The new academy will lead training for 35,000 employers in the sector in a bid to upskill and create clearer career paths for the existing workforce in the wake of the Baby P scandal.
Employers in the sector will be encouraged to help shape the training agenda to ensure the skills acquired by workers suit their needs.
Skills minister Kevin Brennan said: “A new National Skills Academy for Social Care will help build a world-beating workforce that will improve standards and help shape rewarding careers – not just among new recruits but within the existing workforce.”
Care services minister Phil Hope added: “We need to ensure that we have a workforce in place that is well equipped to deliver high-quality services driven by the people who use them. The employer-led skills academy will be the driving force to ensure this.
“I want to boost the status of social care so that the sector can attract and retain the best and brightest candidates.”

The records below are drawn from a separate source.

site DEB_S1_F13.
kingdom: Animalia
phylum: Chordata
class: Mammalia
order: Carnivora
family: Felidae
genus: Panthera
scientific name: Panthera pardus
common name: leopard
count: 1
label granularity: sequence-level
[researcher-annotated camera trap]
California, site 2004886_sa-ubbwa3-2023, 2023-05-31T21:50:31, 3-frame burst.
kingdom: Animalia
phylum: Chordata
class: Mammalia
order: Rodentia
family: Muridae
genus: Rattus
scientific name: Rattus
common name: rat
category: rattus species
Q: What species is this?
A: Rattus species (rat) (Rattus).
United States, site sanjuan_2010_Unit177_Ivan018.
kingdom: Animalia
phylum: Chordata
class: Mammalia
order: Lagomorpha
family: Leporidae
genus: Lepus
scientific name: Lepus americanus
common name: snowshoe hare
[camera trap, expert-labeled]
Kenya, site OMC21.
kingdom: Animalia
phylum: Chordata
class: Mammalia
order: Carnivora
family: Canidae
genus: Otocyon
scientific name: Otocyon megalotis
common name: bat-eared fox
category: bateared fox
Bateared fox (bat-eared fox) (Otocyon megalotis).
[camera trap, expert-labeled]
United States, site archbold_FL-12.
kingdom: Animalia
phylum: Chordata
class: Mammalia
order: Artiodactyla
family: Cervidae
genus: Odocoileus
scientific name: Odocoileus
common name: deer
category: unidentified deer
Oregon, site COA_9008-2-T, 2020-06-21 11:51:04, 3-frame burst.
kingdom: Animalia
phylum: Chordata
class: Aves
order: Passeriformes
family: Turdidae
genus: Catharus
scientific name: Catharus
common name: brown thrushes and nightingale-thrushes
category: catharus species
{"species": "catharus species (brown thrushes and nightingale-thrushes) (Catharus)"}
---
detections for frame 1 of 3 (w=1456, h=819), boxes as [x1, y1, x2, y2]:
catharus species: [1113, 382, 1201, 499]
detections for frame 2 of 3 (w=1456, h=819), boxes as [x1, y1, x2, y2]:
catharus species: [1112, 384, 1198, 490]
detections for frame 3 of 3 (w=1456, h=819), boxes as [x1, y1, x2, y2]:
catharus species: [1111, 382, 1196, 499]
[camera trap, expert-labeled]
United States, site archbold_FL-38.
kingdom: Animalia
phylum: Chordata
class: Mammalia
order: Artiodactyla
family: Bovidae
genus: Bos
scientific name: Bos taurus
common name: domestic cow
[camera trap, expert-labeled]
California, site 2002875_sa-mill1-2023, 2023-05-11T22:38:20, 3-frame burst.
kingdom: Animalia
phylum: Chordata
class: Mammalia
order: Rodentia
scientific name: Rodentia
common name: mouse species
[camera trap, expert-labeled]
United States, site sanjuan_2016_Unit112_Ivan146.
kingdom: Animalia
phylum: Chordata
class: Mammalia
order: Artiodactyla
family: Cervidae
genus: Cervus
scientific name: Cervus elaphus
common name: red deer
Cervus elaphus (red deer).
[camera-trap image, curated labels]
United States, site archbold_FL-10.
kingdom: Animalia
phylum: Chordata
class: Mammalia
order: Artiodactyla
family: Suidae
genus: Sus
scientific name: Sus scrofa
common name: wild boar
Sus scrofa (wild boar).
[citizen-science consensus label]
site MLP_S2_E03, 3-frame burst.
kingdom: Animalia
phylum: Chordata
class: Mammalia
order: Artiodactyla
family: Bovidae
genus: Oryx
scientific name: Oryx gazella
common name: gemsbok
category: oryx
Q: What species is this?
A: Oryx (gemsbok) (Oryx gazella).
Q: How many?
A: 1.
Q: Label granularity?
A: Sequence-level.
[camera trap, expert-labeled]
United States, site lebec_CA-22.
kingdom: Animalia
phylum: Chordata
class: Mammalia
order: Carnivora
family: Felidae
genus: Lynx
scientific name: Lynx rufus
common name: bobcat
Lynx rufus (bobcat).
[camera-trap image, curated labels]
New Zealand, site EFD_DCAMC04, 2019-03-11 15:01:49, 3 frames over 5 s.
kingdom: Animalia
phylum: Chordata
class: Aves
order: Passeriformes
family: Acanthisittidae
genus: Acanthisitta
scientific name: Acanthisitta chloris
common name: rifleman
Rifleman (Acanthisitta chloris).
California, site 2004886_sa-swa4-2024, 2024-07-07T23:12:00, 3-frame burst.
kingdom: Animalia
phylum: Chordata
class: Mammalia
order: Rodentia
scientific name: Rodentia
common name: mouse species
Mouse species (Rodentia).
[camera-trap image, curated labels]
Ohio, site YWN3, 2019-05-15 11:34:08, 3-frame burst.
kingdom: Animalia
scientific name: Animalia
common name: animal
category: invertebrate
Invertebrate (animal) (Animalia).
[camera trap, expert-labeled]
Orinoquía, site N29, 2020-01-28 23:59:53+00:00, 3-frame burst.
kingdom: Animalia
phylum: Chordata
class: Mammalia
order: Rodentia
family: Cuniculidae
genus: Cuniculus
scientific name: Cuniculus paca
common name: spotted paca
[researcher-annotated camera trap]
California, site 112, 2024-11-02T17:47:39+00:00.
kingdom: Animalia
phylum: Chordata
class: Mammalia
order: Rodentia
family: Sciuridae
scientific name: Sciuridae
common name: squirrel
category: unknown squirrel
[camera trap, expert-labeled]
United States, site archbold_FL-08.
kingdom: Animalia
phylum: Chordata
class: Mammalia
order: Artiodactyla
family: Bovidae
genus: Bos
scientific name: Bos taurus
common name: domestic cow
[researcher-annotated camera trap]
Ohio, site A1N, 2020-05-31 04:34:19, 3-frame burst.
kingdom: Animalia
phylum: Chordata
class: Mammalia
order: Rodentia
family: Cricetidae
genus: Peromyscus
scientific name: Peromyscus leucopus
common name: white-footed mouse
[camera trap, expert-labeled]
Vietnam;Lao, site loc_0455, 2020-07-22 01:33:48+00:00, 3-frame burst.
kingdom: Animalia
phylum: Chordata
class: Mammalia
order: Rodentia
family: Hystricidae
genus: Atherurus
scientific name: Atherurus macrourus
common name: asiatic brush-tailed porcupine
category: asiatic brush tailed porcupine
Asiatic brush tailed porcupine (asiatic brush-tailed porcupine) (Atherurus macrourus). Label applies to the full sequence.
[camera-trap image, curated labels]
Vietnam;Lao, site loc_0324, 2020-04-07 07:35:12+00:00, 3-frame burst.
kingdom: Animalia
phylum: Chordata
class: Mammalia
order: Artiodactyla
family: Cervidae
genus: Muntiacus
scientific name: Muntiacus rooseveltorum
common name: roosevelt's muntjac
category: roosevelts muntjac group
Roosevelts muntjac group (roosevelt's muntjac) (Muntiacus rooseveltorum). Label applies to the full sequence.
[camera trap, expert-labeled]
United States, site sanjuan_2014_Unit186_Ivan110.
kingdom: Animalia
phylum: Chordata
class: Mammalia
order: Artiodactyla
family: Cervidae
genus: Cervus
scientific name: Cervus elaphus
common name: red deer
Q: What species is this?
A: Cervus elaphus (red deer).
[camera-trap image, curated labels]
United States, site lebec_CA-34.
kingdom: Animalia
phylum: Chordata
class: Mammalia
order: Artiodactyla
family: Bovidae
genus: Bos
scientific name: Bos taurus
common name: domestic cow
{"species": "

The academy will focus on increasing up-take of apprenticeships and has already introduced a National Management Trainee scheme pilot to train 20 graduates to become the industry’s future executives.
The new academy will receive £6m in government funding for its first three years, and is the 13th skills academy.
Earlier in the year, Personnel Today‘s sister publication, Community Care, revealed one in nine social care positions remained vacant.